Task: How many lines in the material that follows contain the string "below", counting only matches with the same capitalization? Reply with the number alone.
* start Material for the task *
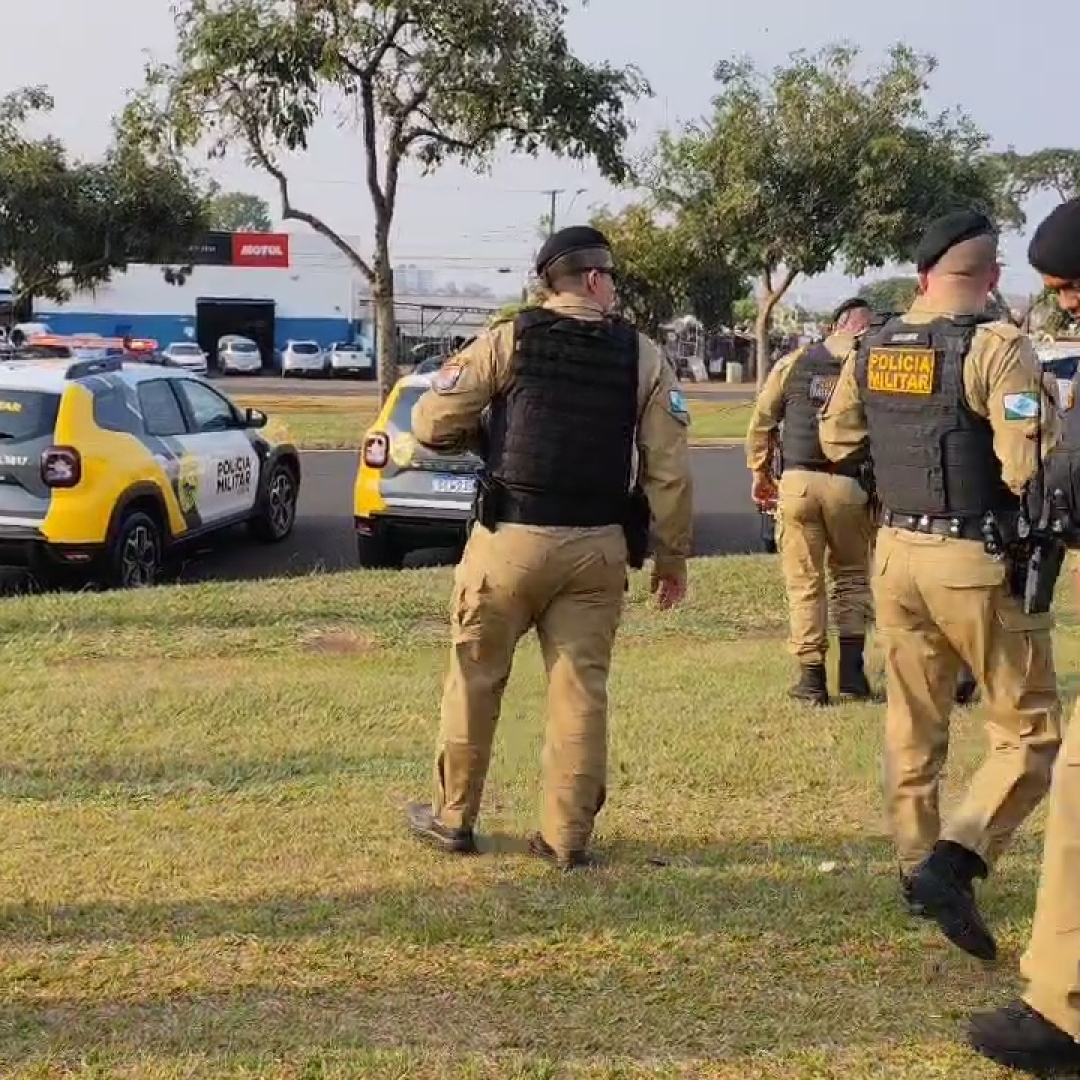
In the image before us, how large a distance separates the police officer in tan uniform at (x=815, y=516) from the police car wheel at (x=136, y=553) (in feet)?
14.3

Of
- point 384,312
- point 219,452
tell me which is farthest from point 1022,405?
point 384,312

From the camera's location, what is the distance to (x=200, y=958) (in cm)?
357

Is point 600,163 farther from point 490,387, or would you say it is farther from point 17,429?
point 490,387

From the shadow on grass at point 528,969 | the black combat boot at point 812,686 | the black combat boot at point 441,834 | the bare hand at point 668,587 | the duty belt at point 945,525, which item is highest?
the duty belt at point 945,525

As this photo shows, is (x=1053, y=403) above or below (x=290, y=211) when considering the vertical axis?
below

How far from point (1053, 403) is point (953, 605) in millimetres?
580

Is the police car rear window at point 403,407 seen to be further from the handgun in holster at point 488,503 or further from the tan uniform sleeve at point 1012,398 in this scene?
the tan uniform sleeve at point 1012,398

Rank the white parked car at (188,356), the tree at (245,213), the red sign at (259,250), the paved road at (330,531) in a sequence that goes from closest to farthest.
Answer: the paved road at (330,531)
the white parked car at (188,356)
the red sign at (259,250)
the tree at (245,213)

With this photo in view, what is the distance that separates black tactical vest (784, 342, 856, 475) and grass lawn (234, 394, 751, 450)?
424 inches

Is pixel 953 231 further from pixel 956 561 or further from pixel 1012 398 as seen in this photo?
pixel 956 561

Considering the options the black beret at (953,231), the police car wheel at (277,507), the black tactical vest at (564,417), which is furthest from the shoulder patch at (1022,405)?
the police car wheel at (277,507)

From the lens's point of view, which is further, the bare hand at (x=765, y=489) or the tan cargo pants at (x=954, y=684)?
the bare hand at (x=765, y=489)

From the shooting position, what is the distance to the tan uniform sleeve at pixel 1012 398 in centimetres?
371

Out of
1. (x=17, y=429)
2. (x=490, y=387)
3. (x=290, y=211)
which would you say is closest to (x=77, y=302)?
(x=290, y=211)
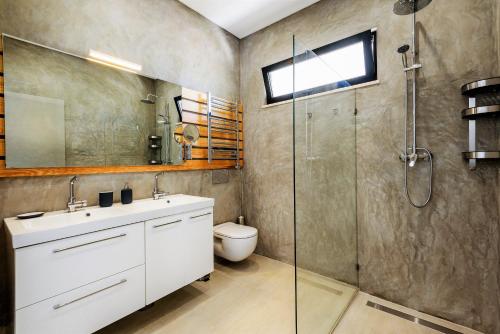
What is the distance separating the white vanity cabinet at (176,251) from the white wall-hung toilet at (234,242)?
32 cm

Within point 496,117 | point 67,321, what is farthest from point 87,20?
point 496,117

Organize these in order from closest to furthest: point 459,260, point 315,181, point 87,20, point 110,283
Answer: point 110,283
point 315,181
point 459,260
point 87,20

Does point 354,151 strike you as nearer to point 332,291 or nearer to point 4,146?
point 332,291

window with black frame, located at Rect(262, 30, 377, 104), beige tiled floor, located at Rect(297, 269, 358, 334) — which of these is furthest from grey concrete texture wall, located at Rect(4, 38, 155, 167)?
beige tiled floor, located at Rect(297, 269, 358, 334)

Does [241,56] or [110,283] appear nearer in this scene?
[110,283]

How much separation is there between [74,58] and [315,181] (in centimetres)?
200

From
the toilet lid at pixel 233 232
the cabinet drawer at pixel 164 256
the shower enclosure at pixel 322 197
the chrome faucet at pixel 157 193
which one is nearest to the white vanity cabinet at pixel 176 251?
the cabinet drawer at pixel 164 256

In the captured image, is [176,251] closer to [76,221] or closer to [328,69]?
* end Material for the task *
The response: 2